[Start of section]

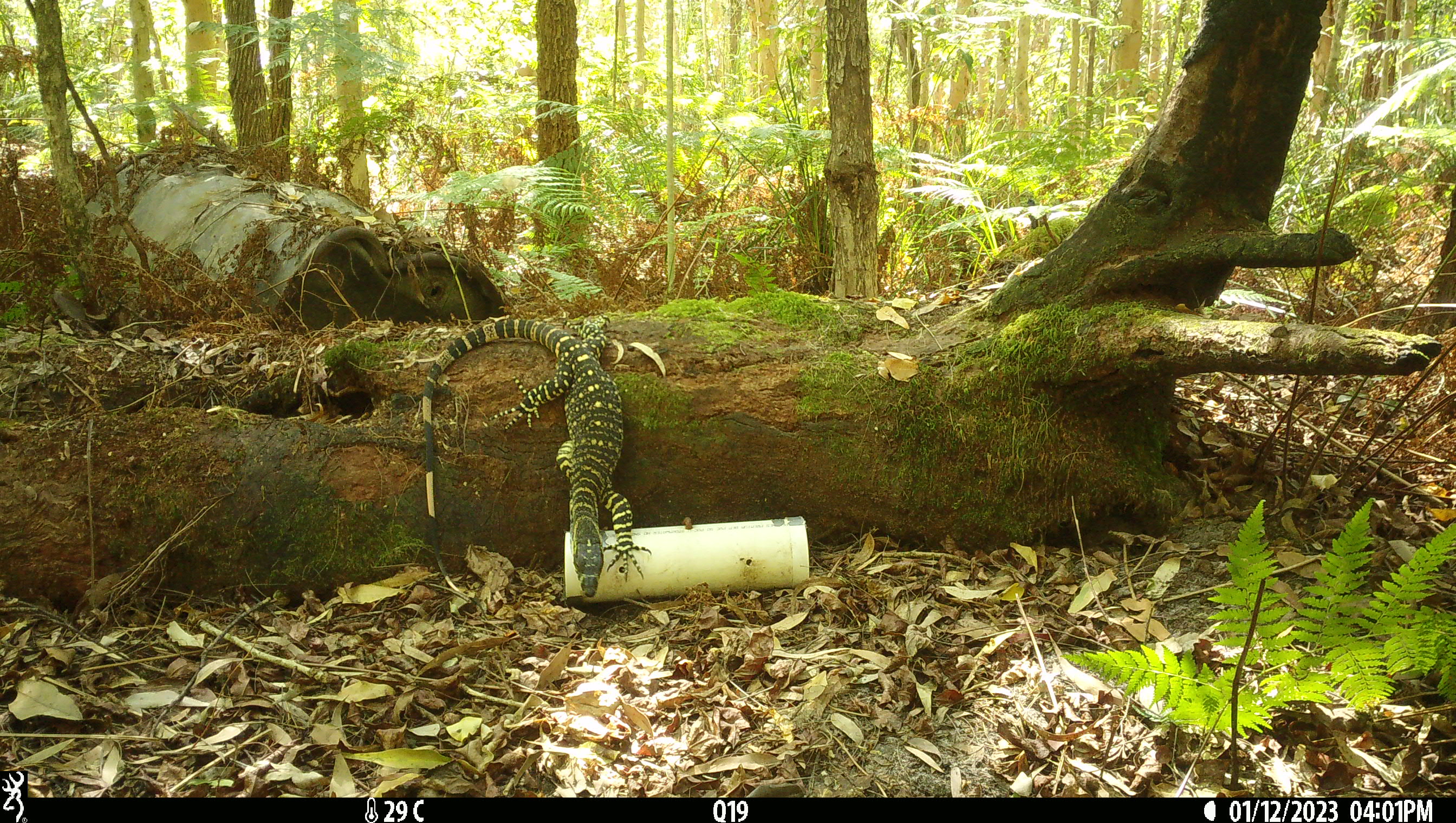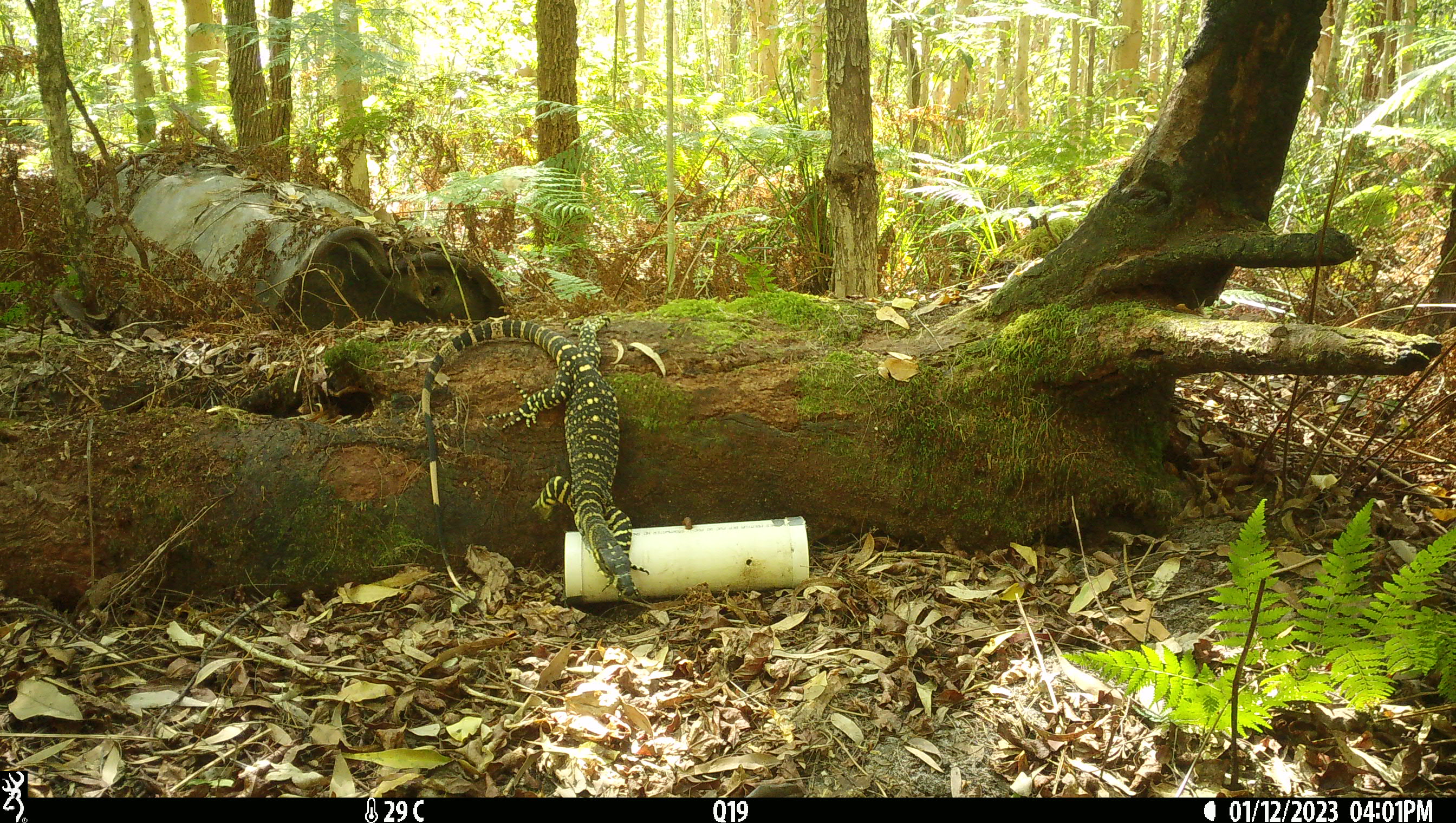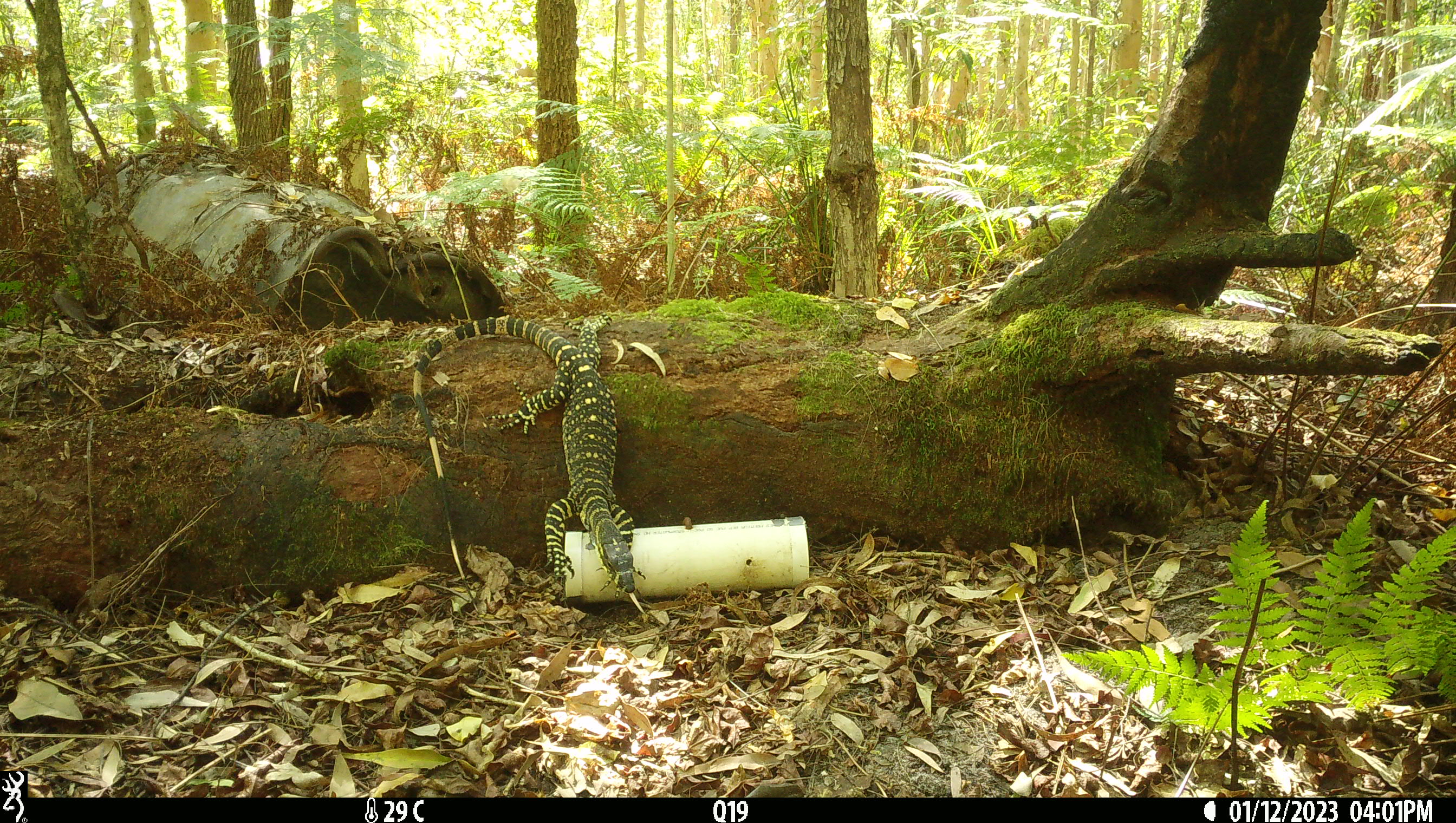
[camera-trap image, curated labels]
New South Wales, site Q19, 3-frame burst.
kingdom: Animalia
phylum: Chordata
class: Reptilia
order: Squamata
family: Varanidae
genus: Varanus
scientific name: Varanus varius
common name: lace monitor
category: goanna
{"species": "goanna (lace monitor) (Varanus varius)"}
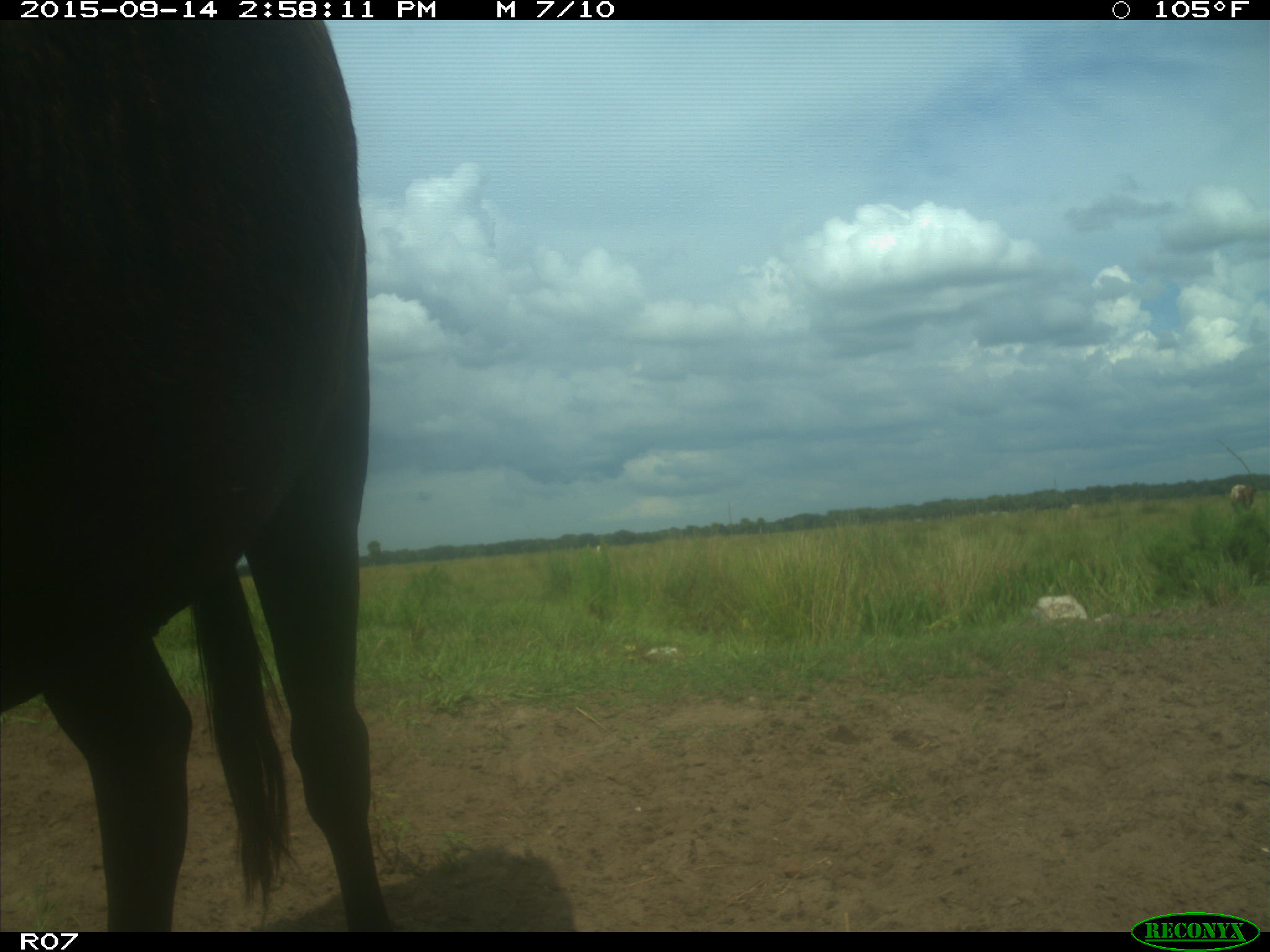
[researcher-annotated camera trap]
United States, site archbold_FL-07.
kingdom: Animalia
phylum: Chordata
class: Mammalia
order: Artiodactyla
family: Bovidae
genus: Bos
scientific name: Bos taurus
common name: domestic cow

[End of section]

**Your assignment:**
Lines with the word "site" in them should be copied from the preceding records.

**Result below:**
New South Wales, site Q19, 3-frame burst.
United States, site archbold_FL-07.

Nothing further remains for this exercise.